## EXERCISE TASK
Please format everything in the data below from the line containing "Which among these —" down to the line containing "5. eroded dirt", both included, as a JSON list of strings with one string per line and blank lines left out.

## PROVIDED ENTRIES
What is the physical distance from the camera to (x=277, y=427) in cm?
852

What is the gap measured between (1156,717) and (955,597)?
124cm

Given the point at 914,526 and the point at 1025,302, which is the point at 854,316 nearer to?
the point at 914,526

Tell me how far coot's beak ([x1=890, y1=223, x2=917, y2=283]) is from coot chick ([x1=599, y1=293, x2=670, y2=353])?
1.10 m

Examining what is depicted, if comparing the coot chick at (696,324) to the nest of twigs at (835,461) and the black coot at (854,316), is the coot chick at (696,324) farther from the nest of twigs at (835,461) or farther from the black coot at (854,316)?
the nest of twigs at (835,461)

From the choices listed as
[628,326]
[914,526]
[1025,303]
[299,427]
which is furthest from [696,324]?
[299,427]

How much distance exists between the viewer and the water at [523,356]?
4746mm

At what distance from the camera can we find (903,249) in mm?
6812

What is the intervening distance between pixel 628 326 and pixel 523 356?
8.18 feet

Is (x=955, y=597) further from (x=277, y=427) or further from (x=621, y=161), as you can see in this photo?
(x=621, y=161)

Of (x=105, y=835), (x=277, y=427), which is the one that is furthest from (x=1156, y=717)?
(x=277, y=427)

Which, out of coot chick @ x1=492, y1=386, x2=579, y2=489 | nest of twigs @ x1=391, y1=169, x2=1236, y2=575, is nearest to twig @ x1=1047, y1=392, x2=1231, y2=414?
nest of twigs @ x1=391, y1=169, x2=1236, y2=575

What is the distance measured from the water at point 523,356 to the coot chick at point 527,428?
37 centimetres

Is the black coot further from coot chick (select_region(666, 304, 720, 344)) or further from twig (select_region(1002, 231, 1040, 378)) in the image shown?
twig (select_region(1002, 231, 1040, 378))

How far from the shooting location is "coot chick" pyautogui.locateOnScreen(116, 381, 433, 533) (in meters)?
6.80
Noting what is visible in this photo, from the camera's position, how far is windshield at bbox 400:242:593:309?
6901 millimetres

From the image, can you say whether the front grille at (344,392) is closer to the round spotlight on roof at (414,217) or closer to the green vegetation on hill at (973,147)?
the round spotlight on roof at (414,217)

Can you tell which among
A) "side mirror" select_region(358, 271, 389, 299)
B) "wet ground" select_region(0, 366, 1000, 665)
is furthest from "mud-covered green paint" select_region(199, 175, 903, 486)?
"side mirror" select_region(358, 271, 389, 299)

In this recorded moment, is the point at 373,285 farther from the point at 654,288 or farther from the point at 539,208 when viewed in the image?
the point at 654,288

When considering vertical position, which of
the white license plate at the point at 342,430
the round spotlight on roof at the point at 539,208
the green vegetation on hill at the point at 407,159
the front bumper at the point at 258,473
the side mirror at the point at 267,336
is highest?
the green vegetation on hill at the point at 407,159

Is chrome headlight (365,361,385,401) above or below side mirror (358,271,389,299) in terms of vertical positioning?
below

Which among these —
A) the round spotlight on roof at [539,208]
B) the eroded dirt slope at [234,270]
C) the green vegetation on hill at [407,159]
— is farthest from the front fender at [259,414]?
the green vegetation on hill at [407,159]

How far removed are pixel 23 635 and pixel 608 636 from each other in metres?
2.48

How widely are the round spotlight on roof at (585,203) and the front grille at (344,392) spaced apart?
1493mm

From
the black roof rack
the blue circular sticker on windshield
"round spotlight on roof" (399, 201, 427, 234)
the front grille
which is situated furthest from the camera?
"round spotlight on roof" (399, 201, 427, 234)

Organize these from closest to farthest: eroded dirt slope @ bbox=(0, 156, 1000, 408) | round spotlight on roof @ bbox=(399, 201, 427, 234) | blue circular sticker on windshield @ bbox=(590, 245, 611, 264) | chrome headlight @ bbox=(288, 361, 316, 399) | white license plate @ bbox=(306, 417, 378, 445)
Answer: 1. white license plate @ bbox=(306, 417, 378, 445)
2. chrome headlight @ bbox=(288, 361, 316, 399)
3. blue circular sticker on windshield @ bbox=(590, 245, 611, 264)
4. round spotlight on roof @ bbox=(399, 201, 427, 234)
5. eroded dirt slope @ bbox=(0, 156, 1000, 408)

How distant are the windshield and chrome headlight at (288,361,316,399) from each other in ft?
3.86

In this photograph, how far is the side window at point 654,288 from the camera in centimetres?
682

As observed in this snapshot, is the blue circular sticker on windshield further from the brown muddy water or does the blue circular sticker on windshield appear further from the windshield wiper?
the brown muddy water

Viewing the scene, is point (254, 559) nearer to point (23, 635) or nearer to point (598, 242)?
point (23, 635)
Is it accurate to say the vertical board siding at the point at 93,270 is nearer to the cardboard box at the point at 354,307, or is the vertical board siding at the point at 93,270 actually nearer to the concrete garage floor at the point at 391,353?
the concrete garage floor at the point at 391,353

## FINAL ANSWER
[
  "Which among these —",
  "A) the round spotlight on roof at [539,208]",
  "B) the eroded dirt slope at [234,270]",
  "C) the green vegetation on hill at [407,159]",
  "— is farthest from the front fender at [259,414]?",
  "the green vegetation on hill at [407,159]",
  "How far removed are pixel 23 635 and pixel 608 636 from each other in metres?",
  "2.48",
  "How widely are the round spotlight on roof at (585,203) and the front grille at (344,392) spaced apart?",
  "1493mm",
  "From",
  "the black roof rack",
  "the blue circular sticker on windshield",
  "\"round spotlight on roof\" (399, 201, 427, 234)",
  "the front grille",
  "which is situated furthest from the camera?",
  "\"round spotlight on roof\" (399, 201, 427, 234)",
  "Organize these from closest to farthest: eroded dirt slope @ bbox=(0, 156, 1000, 408) | round spotlight on roof @ bbox=(399, 201, 427, 234) | blue circular sticker on windshield @ bbox=(590, 245, 611, 264) | chrome headlight @ bbox=(288, 361, 316, 399) | white license plate @ bbox=(306, 417, 378, 445)",
  "Answer: 1. white license plate @ bbox=(306, 417, 378, 445)",
  "2. chrome headlight @ bbox=(288, 361, 316, 399)",
  "3. blue circular sticker on windshield @ bbox=(590, 245, 611, 264)",
  "4. round spotlight on roof @ bbox=(399, 201, 427, 234)",
  "5. eroded dirt slope @ bbox=(0, 156, 1000, 408)"
]